Jacksonville Mayor Lenny Curry addressed media Tuesday regarding coronavirus in Duval County and introduced emergency legislation.
Curry previewed legislation, including a bill allowing retired first responders to come back to active service during this crisis, which mirrors an Executive Order calling for the same at the state level.
The bill should move quickly through the Jacksonville City Council, which meets Tuesday evening.
The legislation will allow recent retirees to supplement the load for currently active police and fire, with job offers contingent on passing physicals.
Curry has enjoyed a political bounce from crisis management, moving aggressively to secure one of three federal testing sites in the state (which the state now runs), and instituting a small-business loan program that has already disbursed $3 million, with $20 million more being processed.
Despite these moves, the city faces a “long hard road” ahead, with suicide attempts and drug overdoses and murders all spiking during the coronavirus lockdown.
To that end, Curry offered updates, including clarifying that the current “state of emergency” is simply a designation allowing locals to draw down state and federal money for emergency response cost overages.
The extension allows continued access to the funds beyond the 30-day interval, and does not mean the “safer at home” order is expanded.
“I want people back to work, to their routines as much as anybody,” Curry said. “We have to do it in a way that is safe.”
“Here in Duval County, it appears we may have flattened the curve,” Curry said, lauding people for “taking this seriously.”
As of Tuesday morning, Duval County had 715 confirmed positive tests, with 63 having been hospitalized at some point, and 13 deaths.
Beyond the health concerns, questions about the economy were posed also.
“We understand the financial strain that is coming,” Curry said, forecasting “difficult budgets, difficult choices.”
Curry noted that the city is not tapping into reserves yet, even as he didn’t offer specifics about the March decline in sales tax collections.
The goal is to get people back to work, Curry said.
Regarding the local unemployed, Curry said the Governor is working to “get people the money they need.”
“This Governor is committed to getting the system operating the way it [should],” Curry said.

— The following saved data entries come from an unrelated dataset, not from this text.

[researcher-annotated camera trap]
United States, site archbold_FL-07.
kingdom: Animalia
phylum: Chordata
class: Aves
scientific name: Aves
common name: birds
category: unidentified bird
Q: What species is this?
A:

Though Curry, a former chair of the Republican Party of Florida, has tended toward small-government Republican rhetoric throughout his career, the coronavirus crisis has compelled Curry to embrace a more activist version of government.
The approach contrasts with that just to the south.
In St. Johns County, the county administrator talks of having seen infection “numbers begin to flatline,” and the main concern of locals at Tuesday’s County Commission meeting seemed to be reopening the beaches.